__ARTICLE__
▬▬▬
Au moment où la violence sévit entre Israël et Gaza, des deux côtés, les voix de haine ne cessent de jeter leurs jets de salive incandescente sur ce brasier. Aujourd’hui, Le Plouc cède la place à un homme à la foi élevée, à l’esprit clair et au cœur océanique, François Garaï, rabbin de la Communauté juive libérale de Genève. Faites-en votre miel en ces heures amères.
Nous publions ci-dessous, le texte intégral du sermon prononcé par le rabbin François Garaï, vendredi dernier à la synagogue du Seujet à Genève, lors de la célébration de Chavouot[1]. Le titre, les intertitres et le choix de l’illustration sont le fait du Plouc.
Nous allons célébrer Chavouot qui rappelle l’énoncé par Dieu des 10 commandements au peuple d’Israël. Un de ces commandements dit : Tu ne porteras pas de faux témoignage.
Dans le monde au sein duquel nous vivons, le faux témoignage est chose courante. C’est ce qu’on appelle la désinformation.
Ce sont aussi les doctrines politiques qui s’appuient sur des idéologies et rejettent, a priori, les visions autres que les leurs, comme celles qui invoquent Dieu ou des textes « révélés » ou un narratif pour affirmer un positionnement politique.
Aujourd’hui, nous en sommes là.
Deux peuples, une terre, une cité
Les Palestiniens ont une relation avec la terre d’Israël et avec Jérusalem.
Nous, Juifs, avons une relation avec la terre d’Israël et avec Jérusalem.
Deux peuples, une seule terre, et une seule ville de Jérusalem.
Qui porte un faux témoignage, eux ou nous? En général, c’est toujours l’autre.
En lisant la Torah, nous apprenons que lorsque le peuple d’Israël entra en Canaan, il devait éliminer la population et effacer toute trace de leur existence. L’ont-ils fait?
▬▬▬
__DONNÉES FOURNIES__
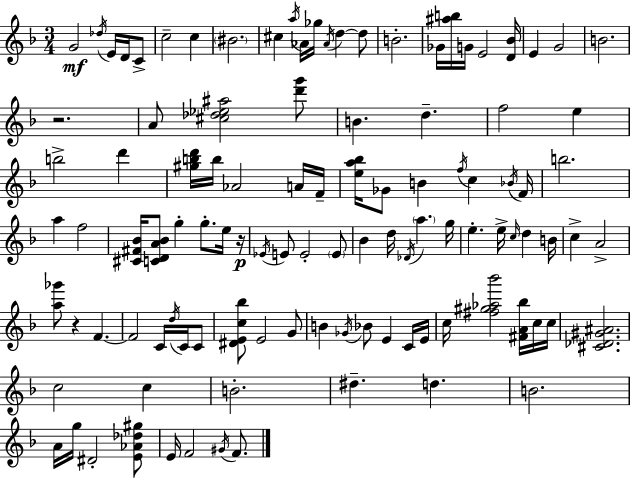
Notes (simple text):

G4/h Db5/s E4/s D4/s C4/e C5/h C5/q BIS4/h. C#5/q A5/s Ab4/s Gb5/s Ab4/s D5/q D5/e B4/h. Gb4/s [A#5,B5]/s G4/s E4/h [D4,Bb4]/s E4/q G4/h B4/h. R/h. A4/e [C#5,Db5,Eb5,A#5]/h [D6,G6]/e B4/q. D5/q. F5/h E5/q B5/h D6/q [G#5,B5,D6]/s B5/s Ab4/h A4/s F4/s [E5,A5,Bb5]/s Gb4/e B4/q F5/s C5/q Bb4/s F4/s B5/h. A5/q F5/h [C#4,F#4,Bb4]/s [C4,D4,A4,Bb4]/e G5/q G5/e. E5/s R/s Eb4/s E4/e E4/h E4/e Bb4/q D5/s Db4/s A5/q. G5/s E5/q. E5/s C5/s D5/q B4/s C5/q A4/h [A5,Gb6]/e R/q F4/q. F4/h C4/s D5/s C4/s C4/e [D#4,E4,C5,Bb5]/e E4/h G4/e B4/q Gb4/s Bb4/e E4/q C4/s E4/s C5/s [F#5,G#5,Ab5,Bb6]/h [F#4,A4,Bb5]/s C5/s C5/s [C#4,Db4,G#4,A#4]/h. C5/h C5/q B4/h. D#5/q. D5/q. B4/h. A4/s G5/s D#4/h [E4,Ab4,Db5,G#5]/e E4/s F4/h G#4/s F4/e.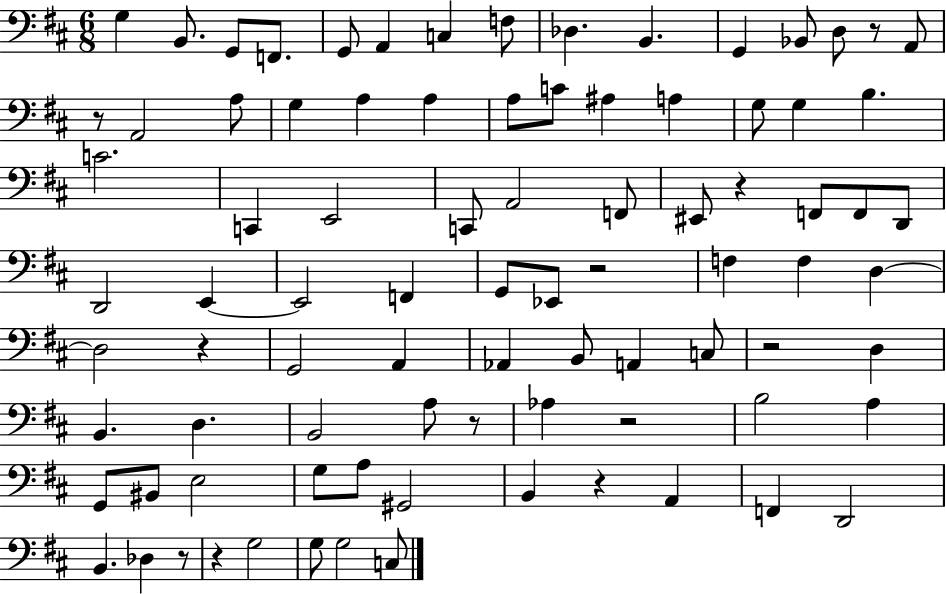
G3/q B2/e. G2/e F2/e. G2/e A2/q C3/q F3/e Db3/q. B2/q. G2/q Bb2/e D3/e R/e A2/e R/e A2/h A3/e G3/q A3/q A3/q A3/e C4/e A#3/q A3/q G3/e G3/q B3/q. C4/h. C2/q E2/h C2/e A2/h F2/e EIS2/e R/q F2/e F2/e D2/e D2/h E2/q E2/h F2/q G2/e Eb2/e R/h F3/q F3/q D3/q D3/h R/q G2/h A2/q Ab2/q B2/e A2/q C3/e R/h D3/q B2/q. D3/q. B2/h A3/e R/e Ab3/q R/h B3/h A3/q G2/e BIS2/e E3/h G3/e A3/e G#2/h B2/q R/q A2/q F2/q D2/h B2/q. Db3/q R/e R/q G3/h G3/e G3/h C3/e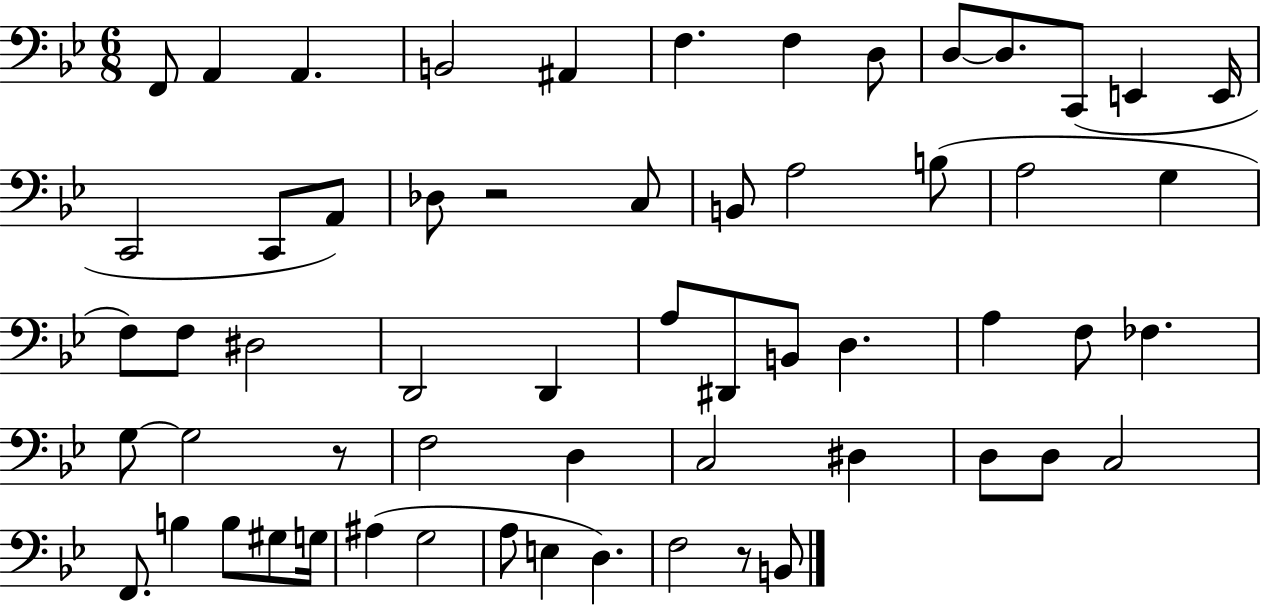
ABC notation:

X:1
T:Untitled
M:6/8
L:1/4
K:Bb
F,,/2 A,, A,, B,,2 ^A,, F, F, D,/2 D,/2 D,/2 C,,/2 E,, E,,/4 C,,2 C,,/2 A,,/2 _D,/2 z2 C,/2 B,,/2 A,2 B,/2 A,2 G, F,/2 F,/2 ^D,2 D,,2 D,, A,/2 ^D,,/2 B,,/2 D, A, F,/2 _F, G,/2 G,2 z/2 F,2 D, C,2 ^D, D,/2 D,/2 C,2 F,,/2 B, B,/2 ^G,/2 G,/4 ^A, G,2 A,/2 E, D, F,2 z/2 B,,/2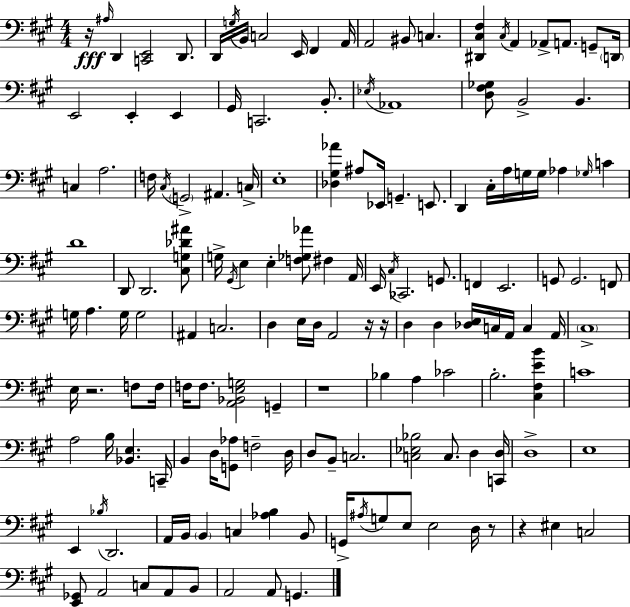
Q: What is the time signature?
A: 4/4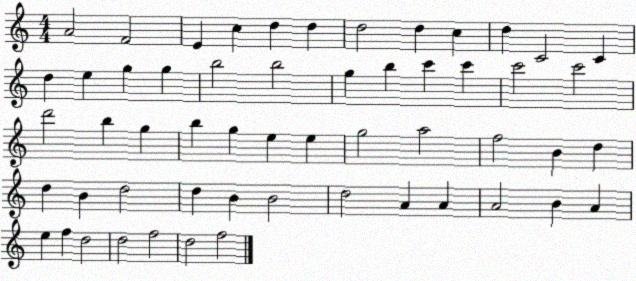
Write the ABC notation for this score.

X:1
T:Untitled
M:4/4
L:1/4
K:C
A2 F2 E c d d d2 d c d C2 C d e g g b2 b2 g b c' c' c'2 c'2 d'2 b g b g e e g2 a2 f2 B d d B d2 d B B2 d2 A A A2 B A e f d2 d2 f2 d2 f2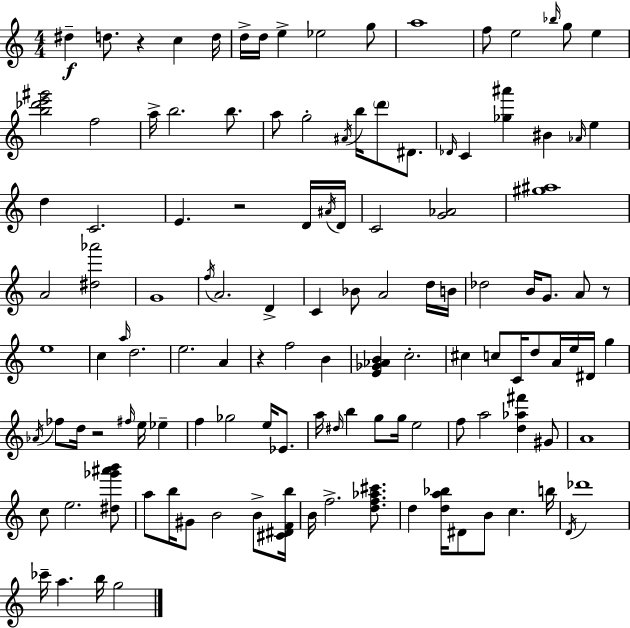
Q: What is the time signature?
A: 4/4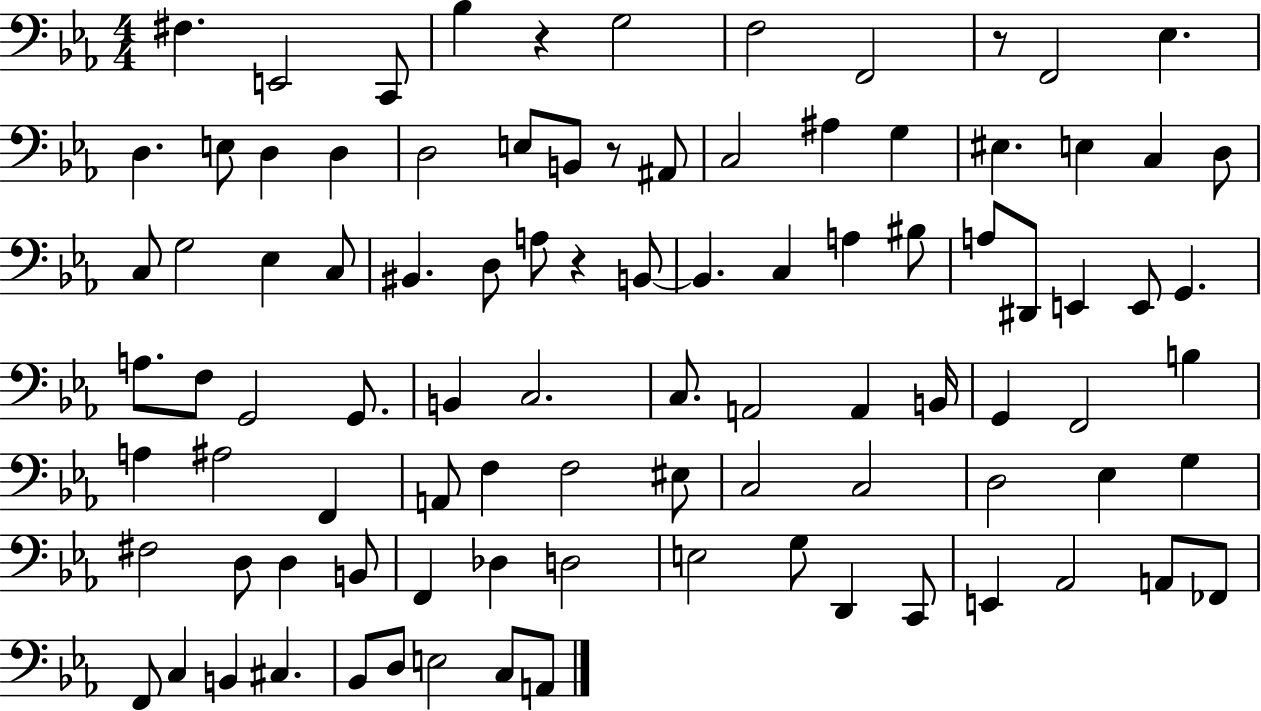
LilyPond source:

{
  \clef bass
  \numericTimeSignature
  \time 4/4
  \key ees \major
  \repeat volta 2 { fis4. e,2 c,8 | bes4 r4 g2 | f2 f,2 | r8 f,2 ees4. | \break d4. e8 d4 d4 | d2 e8 b,8 r8 ais,8 | c2 ais4 g4 | eis4. e4 c4 d8 | \break c8 g2 ees4 c8 | bis,4. d8 a8 r4 b,8~~ | b,4. c4 a4 bis8 | a8 dis,8 e,4 e,8 g,4. | \break a8. f8 g,2 g,8. | b,4 c2. | c8. a,2 a,4 b,16 | g,4 f,2 b4 | \break a4 ais2 f,4 | a,8 f4 f2 eis8 | c2 c2 | d2 ees4 g4 | \break fis2 d8 d4 b,8 | f,4 des4 d2 | e2 g8 d,4 c,8 | e,4 aes,2 a,8 fes,8 | \break f,8 c4 b,4 cis4. | bes,8 d8 e2 c8 a,8 | } \bar "|."
}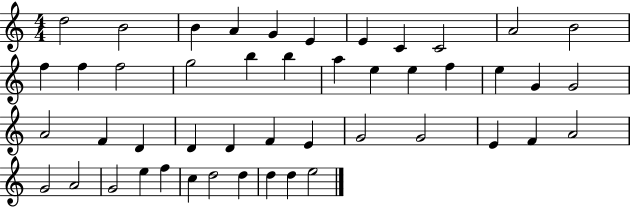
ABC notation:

X:1
T:Untitled
M:4/4
L:1/4
K:C
d2 B2 B A G E E C C2 A2 B2 f f f2 g2 b b a e e f e G G2 A2 F D D D F E G2 G2 E F A2 G2 A2 G2 e f c d2 d d d e2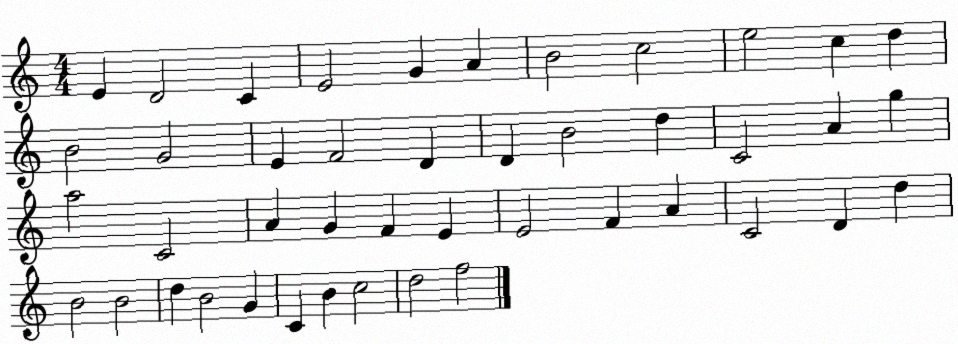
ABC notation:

X:1
T:Untitled
M:4/4
L:1/4
K:C
E D2 C E2 G A B2 c2 e2 c d B2 G2 E F2 D D B2 d C2 A g a2 C2 A G F E E2 F A C2 D d B2 B2 d B2 G C B c2 d2 f2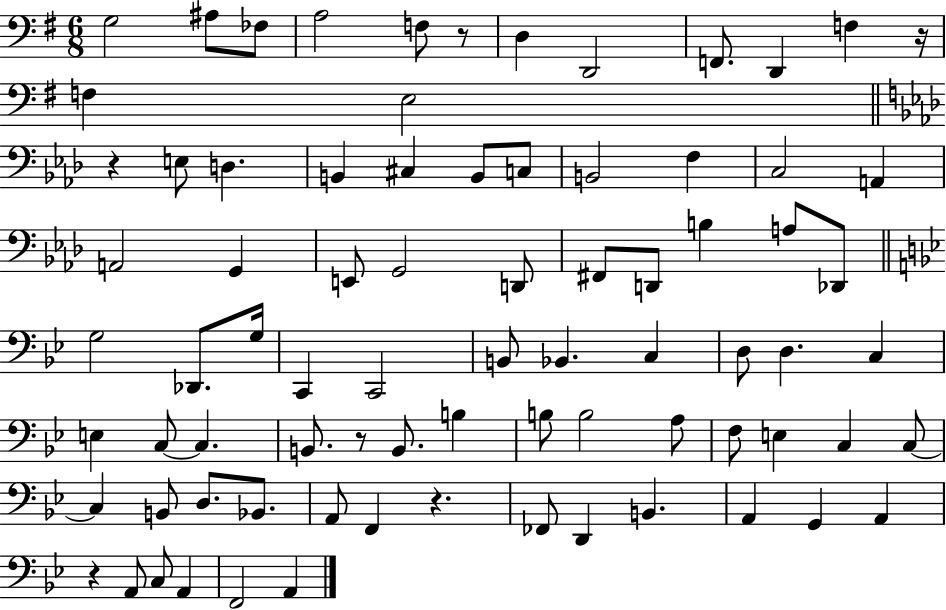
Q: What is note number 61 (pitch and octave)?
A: A2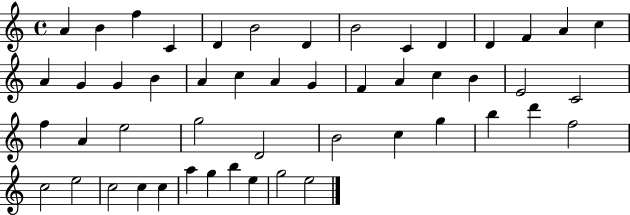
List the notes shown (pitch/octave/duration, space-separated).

A4/q B4/q F5/q C4/q D4/q B4/h D4/q B4/h C4/q D4/q D4/q F4/q A4/q C5/q A4/q G4/q G4/q B4/q A4/q C5/q A4/q G4/q F4/q A4/q C5/q B4/q E4/h C4/h F5/q A4/q E5/h G5/h D4/h B4/h C5/q G5/q B5/q D6/q F5/h C5/h E5/h C5/h C5/q C5/q A5/q G5/q B5/q E5/q G5/h E5/h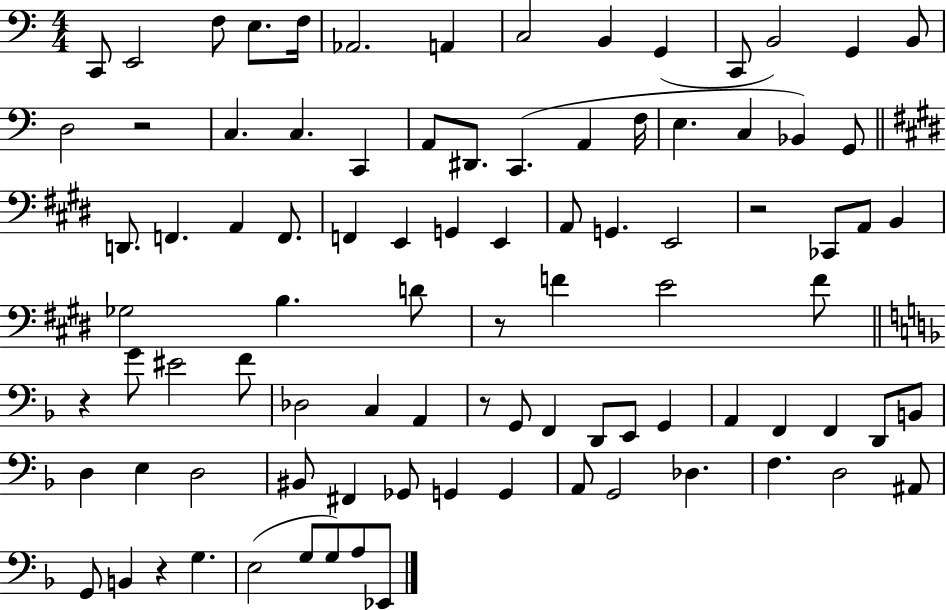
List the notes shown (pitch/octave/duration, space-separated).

C2/e E2/h F3/e E3/e. F3/s Ab2/h. A2/q C3/h B2/q G2/q C2/e B2/h G2/q B2/e D3/h R/h C3/q. C3/q. C2/q A2/e D#2/e. C2/q. A2/q F3/s E3/q. C3/q Bb2/q G2/e D2/e. F2/q. A2/q F2/e. F2/q E2/q G2/q E2/q A2/e G2/q. E2/h R/h CES2/e A2/e B2/q Gb3/h B3/q. D4/e R/e F4/q E4/h F4/e R/q G4/e EIS4/h F4/e Db3/h C3/q A2/q R/e G2/e F2/q D2/e E2/e G2/q A2/q F2/q F2/q D2/e B2/e D3/q E3/q D3/h BIS2/e F#2/q Gb2/e G2/q G2/q A2/e G2/h Db3/q. F3/q. D3/h A#2/e G2/e B2/q R/q G3/q. E3/h G3/e G3/e A3/e Eb2/e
▬▬▬
__CONSIGNE 1__
Recopiez le passage de l’article sur le sermon de Chavouot, en commençant aux mots « Nous allons célébrer » et en vous arrêtant après « avons une relation avec la terre d’Israël et avec Jérusalem. ».
__CONSIGNE 2__
Pour chaque affirmation ci-dessous, répondez par oui ou par non selon l’article et citez mot pour mot les termes qui tranchent. (a) Le sermon a été prononcé à la synagogue du Seujet à Genève. (b) Le titre et les intertitres ont été choisis par le rabbin. (c) Chavouot rappelle l’énoncé des 10 commandements au peuple d’Israël.

__RÉPONSE COMPLÈTE 1__
Nous allons célébrer Chavouot qui rappelle l’énoncé par Dieu des 10 commandements au peuple d’Israël. Un de ces commandements dit : Tu ne porteras pas de faux témoignage.
Dans le monde au sein duquel nous vivons, le faux témoignage est chose courante. C’est ce qu’on appelle la désinformation.
Ce sont aussi les doctrines politiques qui s’appuient sur des idéologies et rejettent, a priori, les visions autres que les leurs, comme celles qui invoquent Dieu ou des textes « révélés » ou un narratif pour affirmer un positionnement politique.
Aujourd’hui, nous en sommes là.
Deux peuples, une terre, une cité
Les Palestiniens ont une relation avec la terre d’Israël et avec Jérusalem.
Nous, Juifs, avons une relation avec la terre d’Israël et avec Jérusalem.

__RÉPONSE COMPLÈTE 2__
(a) Oui : « vendredi dernier à la synagogue du Seujet à Genève ».
(b) Non : « Le titre, les intertitres et le choix de l’illustration sont le fait du Plouc. »
(c) Oui : « Chavouot qui rappelle l’énoncé par Dieu des 10 commandements au peuple d’Israël ».